I feel discontent – following customs I don’t believe in, buying jewellery I don’t like, wearing clothes I don’t like, wearing colours I don’t like, agreeing to a wedding schedule I am not happy with, marrying a person I barely know, letting go of my books, shoes and clothes, letting go of my friends and my independent life. After heated initial protests, I have stopped caring about what is happening, even though it is my wedding and is supposed to be the most important event of my life.
This is big change, undoubtedly. I am supposed to embrace it and enjoy it. I tried. I looked at bridal wear in shop displays and ignored everything else. Shobha De’s Spouse was my Bible for a few days (till I stopped pretending to be brave and gave it up). Soon, I would be giving up meeting friends to learn cooking.
Life is changing. New elements have found their way in. No one talks to me about anything other than wedding. Only sari shops and wholesale markets will be visited now. I am expected to only prepare for the wedding and forget everything else. I have to stop enjoying solitude and get used to a family life. I have to learn to sacrifice and put others before myself – the 2 traits I had deleted from my system years ago. I am no longer a free bird. I am no longer a happy-go-lucky girl.

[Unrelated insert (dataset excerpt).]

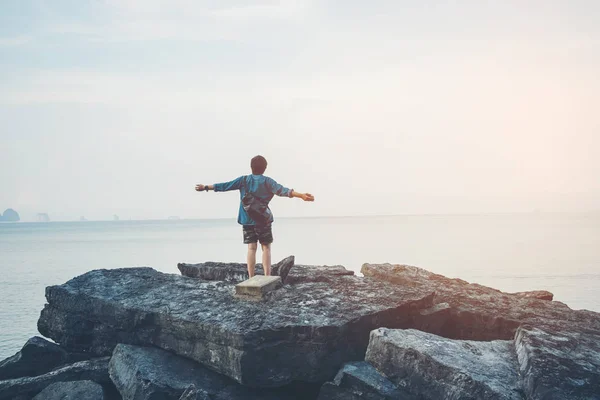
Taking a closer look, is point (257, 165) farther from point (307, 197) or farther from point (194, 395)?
point (194, 395)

I was dragged to a gold jewellery store today. In the store that had at least a 100 customers, I sat in stoic silence – rigid and stubborn. At times, scowling at the gaudy designs. At times glaring at the over-excited customers. This was silent protest against the snatching away of my well settled, content life.
I wouldn’t mind if someone else buys my wedding clothes for me while I am left on my own to cope with the big change.
Sacrifice. Compromise. Adjustment. Traditions. Domestic life. I chant these words in my mind day and night hoping that some day they will make sense to me.